The Broadway Plan, in particular, is only making matters worse. In a Q4 2025 update, City of Vancouver staff estimated that approximately 2,400 rental households will be impacted by redevelopment due to Broadway Plan projects that are currently in the pipeline (even as developers struggle to adapt to the current economic downturn). What will this development bring? The average rent for new replacement units – $2,738 in Metro Vancouver, according to an analysis published by Vancity Community Foundation – is deemed unaffordable for 70% of renter households in the area.
Where are Vancouver’s Progressive Parties?
In the face of continued mass displacement, where are our progressive municipal political parties? Far from mounting a robust defence of tenants and the working class, each of the sitting progressive councillors have voted, time and again, to displace tenants from their homes.
This could be expected from a party like OneCity, whose campaign website boasts a goal of “rebuilding [Vancouver] block by block.” While the party pays lip service to tenants facing displacement, OneCity’s approach all too often treats the housing crisis as a straightforward matter of supply and demand.
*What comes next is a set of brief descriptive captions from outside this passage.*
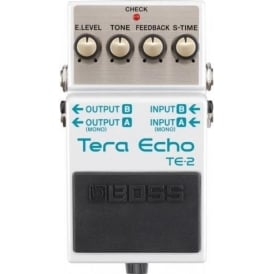 BOSS TE-2 Tera Echo Effects Pedal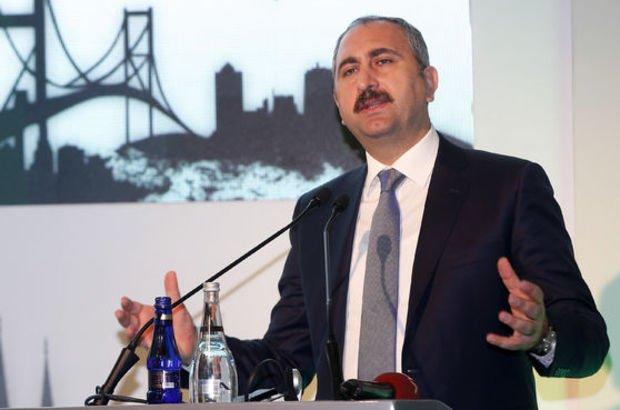 Adalet Bakanı'ndan Kaşıkçı açıklaması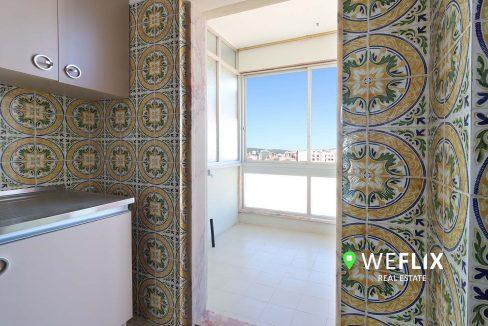 apartamento t3 no arreiro em Lisboa - weflix imobiliaria 8b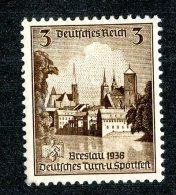 8255  Reich 1938 ~ Michel #665*   ( Cat.€.40 ) - Offers Welcome! - Deutschland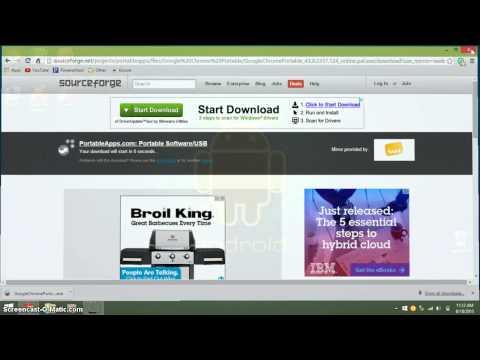 How to Get Google Chrome/Firefox on a USB Flash Drive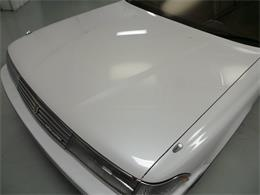 Picture of 1988 Corona Mark II located in Virginia - $7,900.00 Offered by Duncan Imports & Classic Cars - JLDS
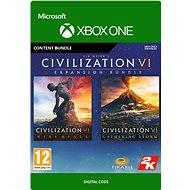Sid Meier's Civilization VI: Expansion Bundle - Xbox One Digital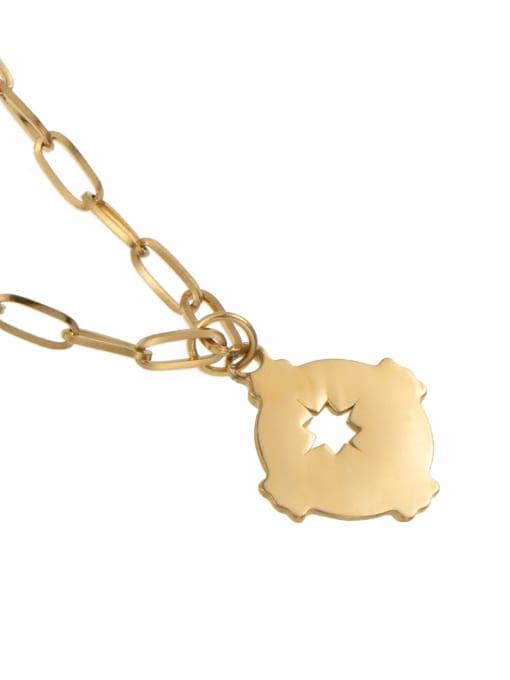 YAYACH O word chain irregular hollow titanium steel necklace 1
By this logic, the solution is a simple one: deregulate the housing market, streamline the development process, and raze hundreds of city blocks to replace perfectly good affordable housing with expensive shoebox apartments.
In May 2026, Vancouver City Council voted to retroactively remove below-market housing requirements for several already-approved development projects, with COPE’s Sean Orr casting the sole dissenting vote against. Defending her support for scrapping the quotas, OneCity’s Maloney said that she “voted for more housing to be built, because housing supply puts downward pressure on housing costs.” From a nominally progressive party, this approach, as numerous commentators have noted, is naive at best.
The Greens have expressed more serious concerns about displacement. Still, mayoral hopeful Fry routinely votes in favour of demovicting tenants, with a focus on “enhancing” tenant protections for those who are displaced.
Most disturbing is COPE’s recent turn from staunch defenders of working class tenants to ushers of transit oriented displacement. In Jean Swanson’s days on council, the party stood firmly against displacement and gentrification, with Swanson regularly voting against projects that either displaced tenants or did not include below-market housing.
In 2019, COPE and Swanson fought alongside DTES tenants for 100% shelter-rate housing at 58 West Hastings. Vocal opponents included none other than then-BC Housing executive Stephanie Allen. In partnership with the VPD, Allen was later tasked with coordinating the 2020 decampment of Oppenheimer Park, a process she described as “based on compassion.”
In 2022, COPE ran on the promise to “Stop Demovictions,” and in its 2025 by-election platform lamented the loss of 47,000 affordable homes to rent increases and demovictions:
In the Broadway corridor and across the city, affordable housing is being destroyed – while city-owned land sits vacant and exclusionary mansion districts don’t allow any rental or public housing. Demolitions are environmentally wasteful and produce massive amounts of carbon emissions. With a growing population, we need more housing, not less. Destroying dense, livable, housing in a housing crisis makes no sense.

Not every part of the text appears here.